Es muy poca el agua potable existente y los grandes centros de distribución de alimentos están con sus estanterías vacías, mientras que los únicos alimentos que están consumiendo casi 2,5 millones, de seres, dependen casi exclusivamente de la ayuda humanitaria proveniente del exterior. Pasado el primer año de aquella catástrofe, aún en muchas zonas de Puerto Príncipe es difícil circular.
En marzo del 2010, un grupo de países se comprometieron a ayudar a Haití con unos 9.900 millones, desembolsables por tramos, para terminar de disponer de ellos, en una fecha tope que alcanzaría mitad de 2013. Sin embargo, a pesar de todo este tiempo transcurrido, es muy poco el dinero entregado y los escombros siguen allí mismo sin moverse un solo centímetro. Mientras la comunidad internacional, desgraciadamente, mira toda la situación con indiferencia.
El sismo provocó 316.000 muertos, 350.000 heridos y 1,5 millón de personas sin hogar. Sin agua potable y ni rastros de un saneamiento básico, que comprende recolección y eliminación de la basura tanto como una necesaria red cloacal, con su correspondiente tratamiento; por lo tanto era comprensible que se desatara una despiadada y mortal epidemia de cólera.

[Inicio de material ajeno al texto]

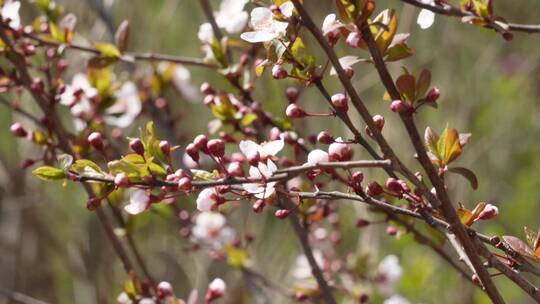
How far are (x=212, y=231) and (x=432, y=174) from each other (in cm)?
139

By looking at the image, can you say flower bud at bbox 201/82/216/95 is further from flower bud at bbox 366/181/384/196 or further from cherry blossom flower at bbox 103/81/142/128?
flower bud at bbox 366/181/384/196

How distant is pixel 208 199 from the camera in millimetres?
1030

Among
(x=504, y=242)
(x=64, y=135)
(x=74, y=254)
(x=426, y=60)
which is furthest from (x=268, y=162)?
(x=74, y=254)

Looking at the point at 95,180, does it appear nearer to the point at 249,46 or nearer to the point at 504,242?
the point at 504,242

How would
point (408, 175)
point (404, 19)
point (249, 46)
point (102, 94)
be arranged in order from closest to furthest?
point (408, 175) → point (102, 94) → point (249, 46) → point (404, 19)

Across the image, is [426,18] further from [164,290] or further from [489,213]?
[164,290]

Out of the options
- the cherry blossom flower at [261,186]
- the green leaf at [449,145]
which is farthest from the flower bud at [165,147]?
the green leaf at [449,145]

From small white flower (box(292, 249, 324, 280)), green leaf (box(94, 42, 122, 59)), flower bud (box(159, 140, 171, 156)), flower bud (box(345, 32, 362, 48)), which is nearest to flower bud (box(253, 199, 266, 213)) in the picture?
flower bud (box(159, 140, 171, 156))

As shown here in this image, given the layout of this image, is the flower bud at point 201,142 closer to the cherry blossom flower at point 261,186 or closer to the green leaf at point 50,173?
the cherry blossom flower at point 261,186

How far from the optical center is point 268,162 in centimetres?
101

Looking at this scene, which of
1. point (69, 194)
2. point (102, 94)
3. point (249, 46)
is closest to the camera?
point (102, 94)

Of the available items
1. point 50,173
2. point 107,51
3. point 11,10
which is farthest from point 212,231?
point 50,173

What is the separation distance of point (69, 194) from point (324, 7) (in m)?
1.61

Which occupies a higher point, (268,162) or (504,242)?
(268,162)
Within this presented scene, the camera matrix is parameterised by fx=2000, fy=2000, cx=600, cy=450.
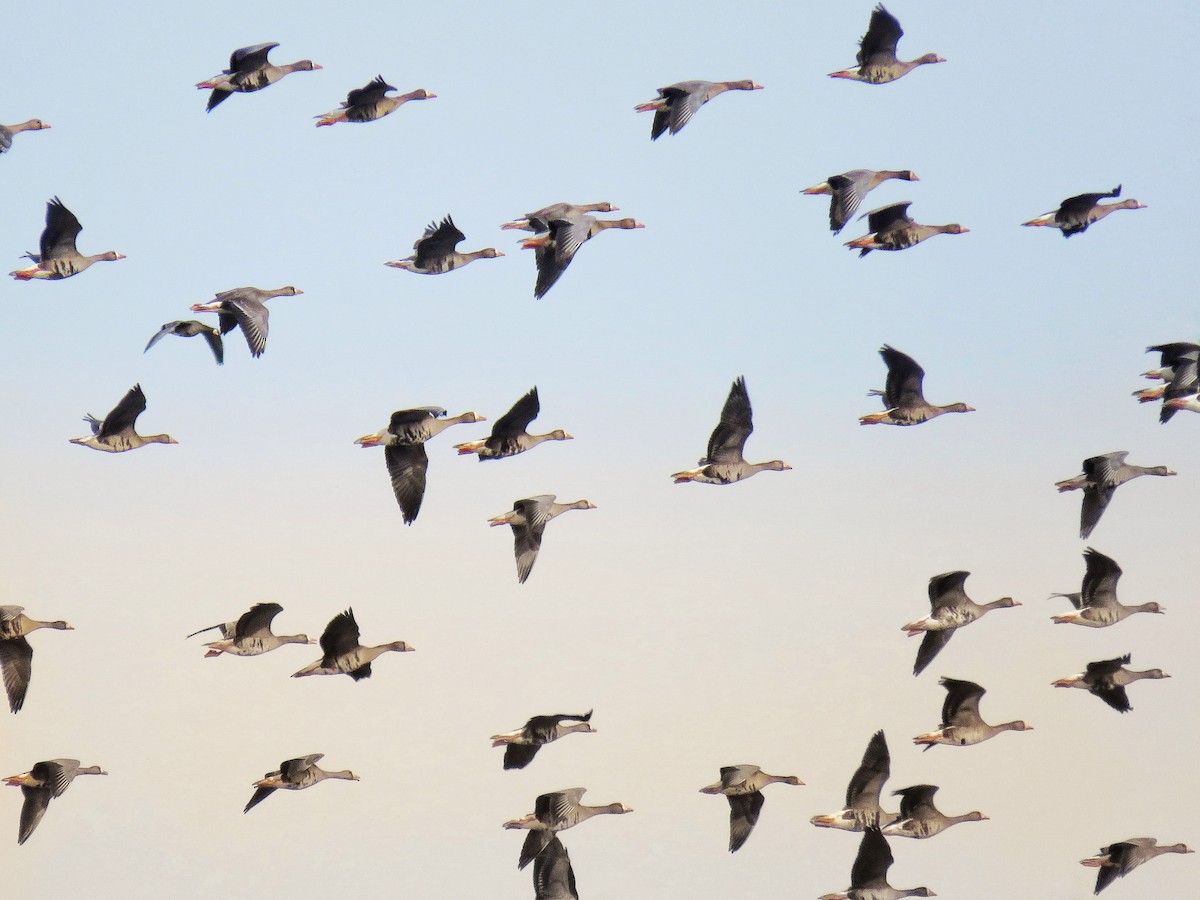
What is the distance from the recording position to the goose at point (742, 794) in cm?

Según cifras oficiales del Ministerio de Salud de Haití, durante el primer año, el "vibrio cholerae" causó 2.535 muertes y 58.190 hospitalizados. Ahora bien, Japón podrá salir adelante porque su gente está mentalmente preparada para cualquier contingencia, mientras que los haitianos solo ven caravana de ataúdes hacia cementerios saturados de cuerpos, en un país donde ya vivir es un milagro, aunque aparentemente sea un castigo.